◆ **WHAT TO WORK ON**: Write out the data word for word and drop any picture you find.

Segment Start: STUDY MATERIAL

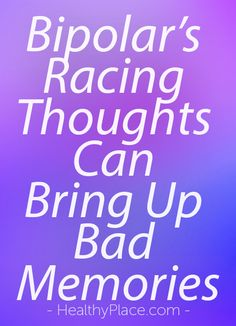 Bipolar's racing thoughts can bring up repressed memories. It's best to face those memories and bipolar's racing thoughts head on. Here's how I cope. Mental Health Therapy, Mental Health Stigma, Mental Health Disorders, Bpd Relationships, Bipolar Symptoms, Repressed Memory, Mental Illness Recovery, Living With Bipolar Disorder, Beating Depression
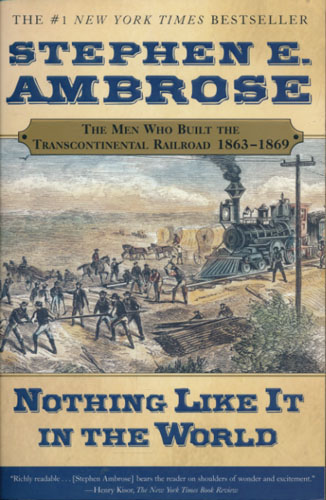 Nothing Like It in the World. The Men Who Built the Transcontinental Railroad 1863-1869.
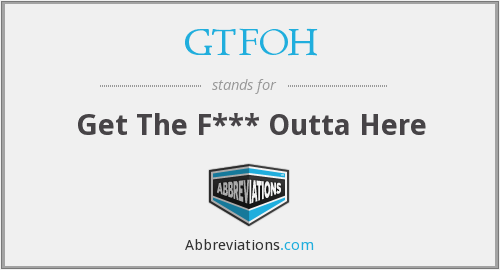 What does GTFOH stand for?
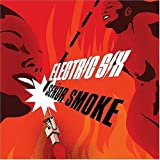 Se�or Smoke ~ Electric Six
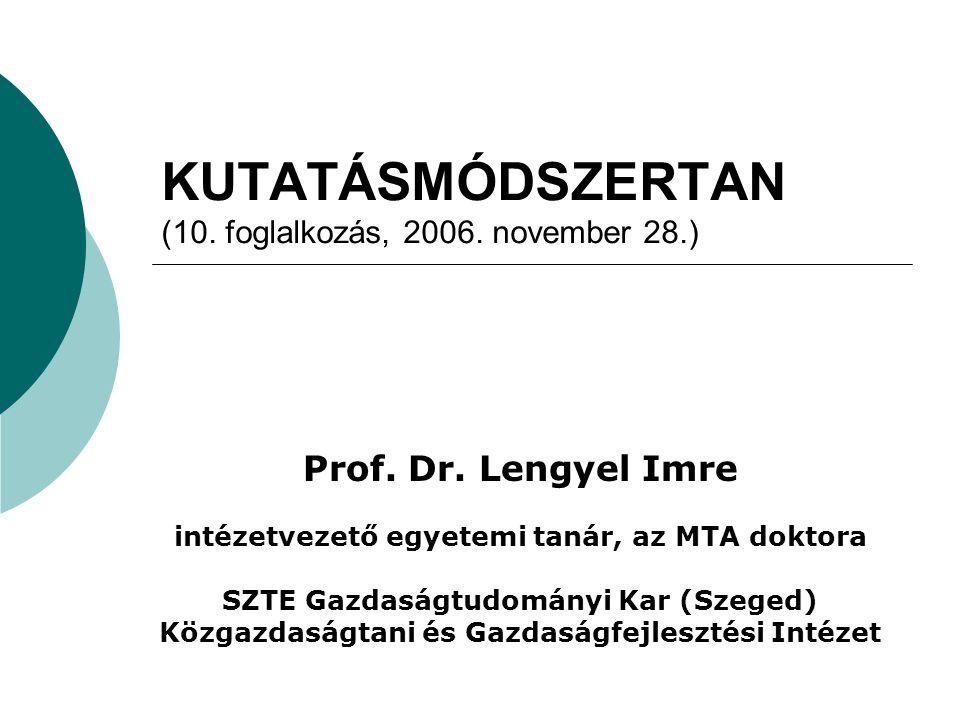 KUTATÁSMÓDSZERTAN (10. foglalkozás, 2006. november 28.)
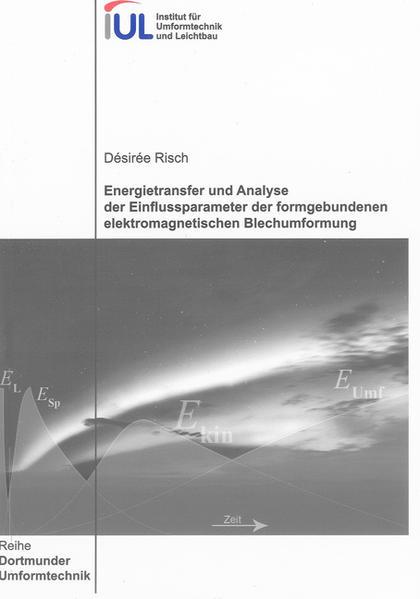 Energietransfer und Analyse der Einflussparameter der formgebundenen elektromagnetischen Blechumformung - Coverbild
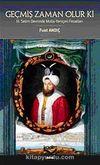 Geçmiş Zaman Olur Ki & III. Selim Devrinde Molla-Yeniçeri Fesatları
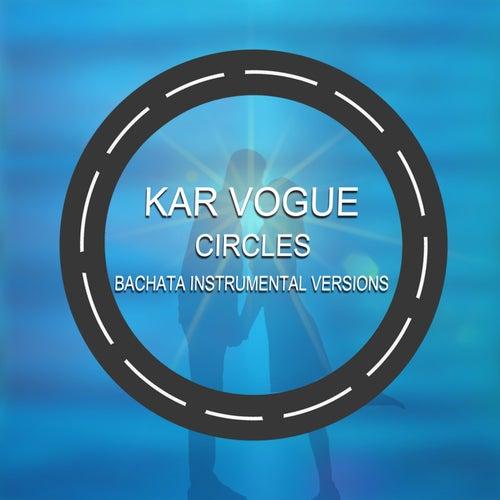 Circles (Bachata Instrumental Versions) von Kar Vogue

Segment End: STUDY MATERIAL

◆ **OUTPUT**:
 Bipolar's racing thoughts can bring up repressed memories. It's best to face those memories and bipolar's racing thoughts head on. Here's how I cope. Mental Health Therapy, Mental Health Stigma, Mental Health Disorders, Bpd Relationships, Bipolar Symptoms, Repressed Memory, Mental Illness Recovery, Living With Bipolar Disorder, Beating Depression
 Nothing Like It in the World. The Men Who Built the Transcontinental Railroad 1863-1869.
 What does GTFOH stand for?
 Se�or Smoke ~ Electric Six
 KUTATÁSMÓDSZERTAN (10. foglalkozás, 2006. november 28.)
 Energietransfer und Analyse der Einflussparameter der formgebundenen elektromagnetischen Blechumformung - Coverbild
 Geçmiş Zaman Olur Ki & III. Selim Devrinde Molla-Yeniçeri Fesatları
 Circles (Bachata Instrumental Versions) von Kar Vogue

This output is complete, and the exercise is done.